Quoted passage:
## Vision Transformer (ViT)

In this assignment we're going to work with Vision Transformer. We will start to build our own vit model and train it on an image classification task.
The purpose of this homework is for you to get familar with ViT and get prepared for the final project.

In [12]:
import math

import torch
import torch.nn as nn
import torch.nn.functional as F
from torchvision import datasets, transforms


In [13]:
device = torch.device("cuda" if torch.cuda.is_available() else "cpu")
print(device)

cuda


# VIT Implementation

The vision transformer can be seperated into three parts, we will implement each part and combine them in the end.

For the implementation, feel free to experiment different kinds of setup, as long as you use attention as the main computation unit and the ViT can be train to perform the image classification task present later.

Assignment A: Reproduce the part of the Vision Transformer assignment between "In this assignment" and "the final project.", inclusive.
Assignment B: Take the Vision Transformer assignment further, starting after its last sentence.
The records are unrelated to the Vision Transformer assignment and stand on their own.

Records supplied:
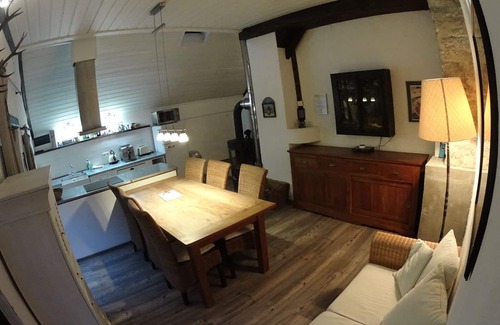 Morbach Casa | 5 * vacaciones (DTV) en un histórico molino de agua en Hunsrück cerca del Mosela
---
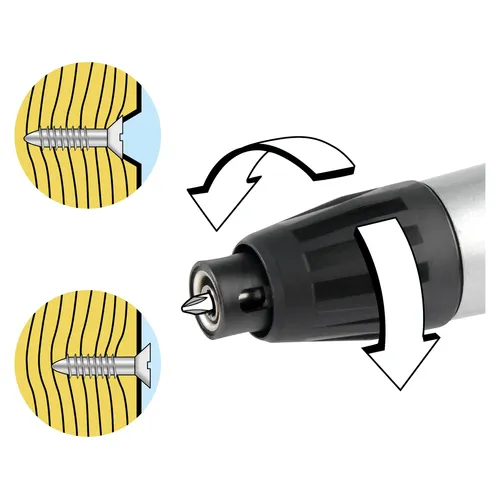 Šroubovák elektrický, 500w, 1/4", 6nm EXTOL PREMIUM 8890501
---
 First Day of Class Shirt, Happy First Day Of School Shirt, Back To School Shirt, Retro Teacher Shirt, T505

Written answer A:
In this assignment we're going to work with Vision Transformer. We will start to build our own vit model and train it on an image classification task.
The purpose of this homework is for you to get familar with ViT and get prepared for the final project.

Written answer B:
You can read about the ViT implement from other libary: https://github.com/huggingface/pytorch-image-models/blob/main/timm/models/vision_transformer.py and https://github.com/pytorch/vision/blob/main/torchvision/models/vision_transformer.py

## PatchEmbedding
PatchEmbedding is responsible for dividing the input image into non-overlapping patches and projecting them into a specified embedding dimension. It uses a 2D convolution layer with a kernel size and stride equal to the patch size. The output is a sequence of linear embeddings for each patch.

In [14]:

class PatchEmbedding(nn.Module):
    def __init__(self, image_size, patch_size, in_channels, embed_dim):
      # TODO
      assert image_size % patch_size == 0, 'Image size should be divisible by patch size'
      super(PatchEmbedding, self).__init__()
      #initalization of parameters
      self.patch_size=patch_size
      self.image_size=image_size
      self.embed_dim=embed_dim
      #2d convulational layer as stated
      self.proj=nn.Conv2d(in_channels, embed_dim, kernel_size=patch_size, stride=patch_size)

    def forward(self, x):
      # TODO
      batch_size, _, h, w= x.shape
      #project the input for embeddings
      x=self.proj(x)
      x=x.permute(0,2,3,1).view(batch_size,-1,self.embed_dim)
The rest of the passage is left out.